> **Tasks to carry out**:
1 > Write out the stretch of the McKee name article from "For the genealogist" through "information found elsewhere.".
2 > Answer these questions from the McKee name article:
(a) How many times did the name McKee come up in the author's search?
(b) What does the author call the clipping file that was searched?
(c) On what date was Thomas Andrew McKee born?
3 > Proceed with the McKee name article, picking up after its last sentence.

> **Document segment**:
Yes the McKee Name was found 53 times

January 2023

Sometimes it is just fun to look through some of my research archives and see what I will find to write about.  This time I looked through a file I call the Chronology of Events at Port Maitland.  This is a clipping file from various Haldimand and local newspapers.  After a short search I discovered the name McKee came up 53 times.  Why not follow it!

For the genealogist in the group I have added the life dates in brackets of those whom I have the information for.  Other brackets indicate related information found elsewhere.  

The first mention I get is a very confusing one.  “Leave of Absence for P. McKee.  It continues; Report of D. C. Smith application of P. McKee for leave of absence”.  Your guess is a good as mine.  That is all I have.                 Note from Kevin McKee “The only P McKee I found in my records was a– Peter Duncan McKee 1831>1881 died in Seneca Twp. — no relationship found to my family”???

My record records the birth of a son to Thomas Ferris McKee (1813-1905) and his wife.  It does not give his wife’s name, nor does it name the son.  Other records tell me that Mrs. McKee was the former Sarah Elizabeth Brown (1863-Aft1937) and the son was Thomas Andrew McKee born on December 18, 1889. (1889-1969)

> **Data**:
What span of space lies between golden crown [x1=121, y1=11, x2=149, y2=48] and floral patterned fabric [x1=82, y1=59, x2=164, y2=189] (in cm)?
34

> **Outputs in order**:
1 >
For the genealogist in the group I have added the life dates in brackets of those whom I have the information for.  Other brackets indicate related information found elsewhere.

2 >
(a) 53 times
(b) The Chronology of Events at Port Maitland
(c) December 18, 1889

3 >
The next time I find the name McKee is on November 1892 when James Edgar and John McKee left for Long Point on Tuesday to join the wrecking crew, who are at work there.  That is it.  I don’t know which of the two and possibly three John McKee’s who lived in the area then this was.  By 1898 I am hitting on some McKee’s that I actually was aware of long before I began my research. John Wesley McKee (1878-1945) and Stephen (Steve) McKeown (1872-1932) who would be business partners owning various boats for the next thirty-five years are fitting out the GROVER.  I believe the GROVER was a sailing fish boat.  Later in my records there is a reference to them owning a sailing fish boat, so I presume this was the GROVER.  Soon after in the same year I learn that McKee and McKeown are having a fish boat built in Goderich.  I don’t know for sure but I believe this may have fallen through as only four months later they purchased the yacht KLONDIKE from the Ross Brothers.

Families are families and families sometimes have interesting stories.  Found in The Dunnville Chronicle of November 11, 1898 is a note that reads “Port Maitland, Jas Moyer (1852-1941) and wife (Mary Jane Catharine Hare 1855-1922) have adopted a daughter, a child of Thomas McKee of Dunnville.  I have been researching and recording the McKee family for years.  This record was buried for years in my chronology and I had dismissed it.  Today, I am attempting to work out which daughter of Thomas McKee this would have been.  This led me to phone both the Moyer and the McKee families.  Kevin McKee was aware of this but did not know the name of the child nor did Bill Moyer’s wife Margaret.

During a great conversation with Kevin, he told me of how at the age of 75 Thomas Ferris McKee (above) married Sarah Elizabeth Brown (1863-1937) who was at the young age of 25.  Thomas had five adult children from Jane Coulter (1818-1881) when He married Sarah.  They would then have an additional seven children.   In the end we do not know which child of Thomas and Sarah was adopted by the Moyer family.  I guess family secrets have lost this tidbit of history to just that – history!

Kevin sent me a real find about Sarah and more family secrets!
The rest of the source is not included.